(Rows of spatial question data)
** Begin **

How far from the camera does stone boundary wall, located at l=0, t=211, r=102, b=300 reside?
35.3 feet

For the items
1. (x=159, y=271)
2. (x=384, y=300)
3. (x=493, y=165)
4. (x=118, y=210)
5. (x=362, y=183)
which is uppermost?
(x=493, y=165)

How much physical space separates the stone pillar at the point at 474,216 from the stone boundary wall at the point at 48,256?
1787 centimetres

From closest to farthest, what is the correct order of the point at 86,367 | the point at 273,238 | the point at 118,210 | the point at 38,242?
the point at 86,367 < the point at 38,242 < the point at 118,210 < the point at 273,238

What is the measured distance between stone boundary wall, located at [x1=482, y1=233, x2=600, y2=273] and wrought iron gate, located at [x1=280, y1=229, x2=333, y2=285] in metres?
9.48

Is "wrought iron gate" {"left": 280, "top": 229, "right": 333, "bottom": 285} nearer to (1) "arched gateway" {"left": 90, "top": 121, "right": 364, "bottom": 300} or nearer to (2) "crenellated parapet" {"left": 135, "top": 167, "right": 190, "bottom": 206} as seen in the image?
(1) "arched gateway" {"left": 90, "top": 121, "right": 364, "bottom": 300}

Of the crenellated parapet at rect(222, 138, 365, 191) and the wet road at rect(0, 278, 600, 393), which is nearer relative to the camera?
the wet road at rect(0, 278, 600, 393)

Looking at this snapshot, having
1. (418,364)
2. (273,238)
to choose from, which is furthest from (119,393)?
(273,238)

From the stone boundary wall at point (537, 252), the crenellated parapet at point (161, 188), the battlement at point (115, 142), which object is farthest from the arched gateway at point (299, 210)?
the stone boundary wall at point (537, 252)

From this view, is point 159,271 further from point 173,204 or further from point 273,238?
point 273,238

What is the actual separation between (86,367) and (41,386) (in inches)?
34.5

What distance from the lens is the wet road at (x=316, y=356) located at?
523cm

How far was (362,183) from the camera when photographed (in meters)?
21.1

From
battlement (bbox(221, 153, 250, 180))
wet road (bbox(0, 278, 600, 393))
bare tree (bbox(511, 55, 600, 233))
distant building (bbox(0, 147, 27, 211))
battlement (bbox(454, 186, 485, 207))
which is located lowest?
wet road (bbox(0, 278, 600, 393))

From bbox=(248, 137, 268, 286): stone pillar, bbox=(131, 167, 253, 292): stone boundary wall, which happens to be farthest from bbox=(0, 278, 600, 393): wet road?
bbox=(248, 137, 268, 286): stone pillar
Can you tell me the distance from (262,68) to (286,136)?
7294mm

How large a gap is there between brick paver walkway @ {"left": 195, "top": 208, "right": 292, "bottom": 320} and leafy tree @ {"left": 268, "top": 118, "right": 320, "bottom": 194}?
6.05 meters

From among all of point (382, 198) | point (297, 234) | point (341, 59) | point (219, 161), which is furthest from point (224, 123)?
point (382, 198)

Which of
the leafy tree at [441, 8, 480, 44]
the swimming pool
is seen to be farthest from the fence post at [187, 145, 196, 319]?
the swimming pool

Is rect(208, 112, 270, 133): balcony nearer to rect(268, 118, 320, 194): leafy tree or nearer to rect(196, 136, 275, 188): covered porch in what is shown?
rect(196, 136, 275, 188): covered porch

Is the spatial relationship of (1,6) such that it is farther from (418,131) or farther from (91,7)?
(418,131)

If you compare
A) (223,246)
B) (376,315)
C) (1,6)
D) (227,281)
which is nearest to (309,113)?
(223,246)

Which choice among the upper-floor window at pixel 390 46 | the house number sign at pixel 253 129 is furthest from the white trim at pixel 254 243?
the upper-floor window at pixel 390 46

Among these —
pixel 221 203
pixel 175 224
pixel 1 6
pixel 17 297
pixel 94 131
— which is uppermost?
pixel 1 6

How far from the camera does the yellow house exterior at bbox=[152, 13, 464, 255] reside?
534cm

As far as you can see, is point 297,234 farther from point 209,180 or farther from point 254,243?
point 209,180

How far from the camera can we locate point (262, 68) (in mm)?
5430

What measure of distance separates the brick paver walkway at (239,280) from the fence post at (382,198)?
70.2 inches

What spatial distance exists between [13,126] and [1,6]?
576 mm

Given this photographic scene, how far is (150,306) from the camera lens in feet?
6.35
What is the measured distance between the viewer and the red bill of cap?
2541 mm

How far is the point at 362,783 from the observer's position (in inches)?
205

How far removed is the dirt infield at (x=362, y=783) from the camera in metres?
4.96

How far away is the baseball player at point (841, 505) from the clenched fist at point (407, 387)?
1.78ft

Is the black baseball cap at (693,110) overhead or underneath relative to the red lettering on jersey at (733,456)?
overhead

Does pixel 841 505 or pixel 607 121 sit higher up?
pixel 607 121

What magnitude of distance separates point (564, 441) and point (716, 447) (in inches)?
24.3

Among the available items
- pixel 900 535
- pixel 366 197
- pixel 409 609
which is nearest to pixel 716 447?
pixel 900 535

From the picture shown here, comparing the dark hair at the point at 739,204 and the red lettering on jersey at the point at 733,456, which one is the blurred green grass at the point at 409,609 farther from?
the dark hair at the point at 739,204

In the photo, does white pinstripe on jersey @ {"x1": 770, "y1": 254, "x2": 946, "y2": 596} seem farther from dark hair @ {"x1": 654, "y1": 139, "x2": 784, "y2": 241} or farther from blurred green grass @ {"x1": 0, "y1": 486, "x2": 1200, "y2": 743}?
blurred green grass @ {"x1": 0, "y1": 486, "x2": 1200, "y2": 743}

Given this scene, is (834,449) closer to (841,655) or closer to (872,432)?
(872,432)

** End **

Nothing should be left out: return all of the records exactly.

• [The response]
How far from the camera does stone boundary wall, located at l=0, t=211, r=102, b=300 reside?
35.3 feet

For the items
1. (x=159, y=271)
2. (x=384, y=300)
3. (x=493, y=165)
4. (x=118, y=210)
5. (x=362, y=183)
which is uppermost?
(x=493, y=165)

How much physical space separates the stone pillar at the point at 474,216 from the stone boundary wall at the point at 48,256?
1787 centimetres

From closest to farthest, what is the correct order of the point at 86,367 | the point at 273,238 | the point at 118,210 | the point at 38,242?
the point at 86,367 < the point at 38,242 < the point at 118,210 < the point at 273,238

What is the measured distance between stone boundary wall, located at [x1=482, y1=233, x2=600, y2=273] and wrought iron gate, located at [x1=280, y1=229, x2=333, y2=285] in metres?
9.48

Is "wrought iron gate" {"left": 280, "top": 229, "right": 333, "bottom": 285} nearer to (1) "arched gateway" {"left": 90, "top": 121, "right": 364, "bottom": 300} or nearer to (2) "crenellated parapet" {"left": 135, "top": 167, "right": 190, "bottom": 206} as seen in the image?
(1) "arched gateway" {"left": 90, "top": 121, "right": 364, "bottom": 300}

Of the crenellated parapet at rect(222, 138, 365, 191) and the wet road at rect(0, 278, 600, 393), which is nearer relative to the camera?
the wet road at rect(0, 278, 600, 393)

Looking at this snapshot, having
1. (418,364)
2. (273,238)
to choose from, which is furthest from (119,393)?
(273,238)

From the stone boundary wall at point (537, 252), the crenellated parapet at point (161, 188), the battlement at point (115, 142), which object is farthest from the arched gateway at point (299, 210)?
the stone boundary wall at point (537, 252)

From this view, is point 159,271 further from point 173,204 or further from point 273,238?
point 273,238

What is the actual separation between (86,367) and (41,386) (in inches)?
34.5

What distance from the lens is the wet road at (x=316, y=356) located at?
523cm

How far was (362,183) from the camera when photographed (in meters)?
21.1

From
battlement (bbox(221, 153, 250, 180))
wet road (bbox(0, 278, 600, 393))
bare tree (bbox(511, 55, 600, 233))
distant building (bbox(0, 147, 27, 211))
battlement (bbox(454, 186, 485, 207))
which is located lowest?
wet road (bbox(0, 278, 600, 393))

From bbox=(248, 137, 268, 286): stone pillar, bbox=(131, 167, 253, 292): stone boundary wall, which happens to be farthest from bbox=(0, 278, 600, 393): wet road?
bbox=(248, 137, 268, 286): stone pillar
Can you tell me the distance from (262,68) to (286,136)?
7294mm

How large a gap is there between brick paver walkway @ {"left": 195, "top": 208, "right": 292, "bottom": 320} and leafy tree @ {"left": 268, "top": 118, "right": 320, "bottom": 194}?
6.05 meters

From among all of point (382, 198) | point (297, 234) | point (341, 59) | point (219, 161), which is furthest from point (224, 123)?
point (382, 198)

Which of
the leafy tree at [441, 8, 480, 44]
the swimming pool
is seen to be farthest from the fence post at [187, 145, 196, 319]?
the swimming pool

Is rect(208, 112, 270, 133): balcony nearer to rect(268, 118, 320, 194): leafy tree or nearer to rect(196, 136, 275, 188): covered porch in what is shown?
rect(196, 136, 275, 188): covered porch

Is the spatial relationship of (1,6) such that it is farther from (418,131) or farther from (91,7)?
(418,131)

If you compare
A) (223,246)
B) (376,315)
C) (1,6)
D) (227,281)
which is nearest to (309,113)?
(223,246)

Which choice among the upper-floor window at pixel 390 46 | the house number sign at pixel 253 129 is furthest from the white trim at pixel 254 243?
the upper-floor window at pixel 390 46

Among these —
pixel 221 203
pixel 175 224
pixel 1 6
pixel 17 297
pixel 94 131
— which is uppermost?
pixel 1 6

How far from the camera does the yellow house exterior at bbox=[152, 13, 464, 255] reside?
534cm

As far as you can see, is point 297,234 farther from point 209,180 or farther from point 254,243?
point 209,180

How far from the camera can we locate point (262, 68) (in mm)?
5430

What measure of distance separates the brick paver walkway at (239,280) from the fence post at (382,198)?
70.2 inches

What spatial distance exists between [13,126] and [1,6]?
576 mm

Given this photographic scene, how far is (150,306) from the camera lens in feet?
6.35
What is the measured distance between the viewer and the red bill of cap?
2541 mm

How far is the point at 362,783 from the observer's position (in inches)?
205

How far removed is the dirt infield at (x=362, y=783) from the camera in metres?
4.96

How far away is the baseball player at point (841, 505) from the clenched fist at point (407, 387)?
1.78ft

Is the black baseball cap at (693,110) overhead or underneath relative to the red lettering on jersey at (733,456)?
overhead

Does pixel 841 505 or pixel 607 121 sit higher up?
pixel 607 121

What magnitude of distance separates point (564, 441) and point (716, 447) (in inches)?
24.3

Among the available items
- pixel 900 535
- pixel 366 197
- pixel 409 609
which is nearest to pixel 716 447?
pixel 900 535

From the picture shown here, comparing the dark hair at the point at 739,204 and the red lettering on jersey at the point at 733,456, which one is the blurred green grass at the point at 409,609 farther from?
the dark hair at the point at 739,204

In the photo, does white pinstripe on jersey @ {"x1": 770, "y1": 254, "x2": 946, "y2": 596} seem farther from dark hair @ {"x1": 654, "y1": 139, "x2": 784, "y2": 241} or farther from blurred green grass @ {"x1": 0, "y1": 486, "x2": 1200, "y2": 743}?
blurred green grass @ {"x1": 0, "y1": 486, "x2": 1200, "y2": 743}

Given this scene, is (834,449) closer to (841,655) or closer to (872,432)?
(872,432)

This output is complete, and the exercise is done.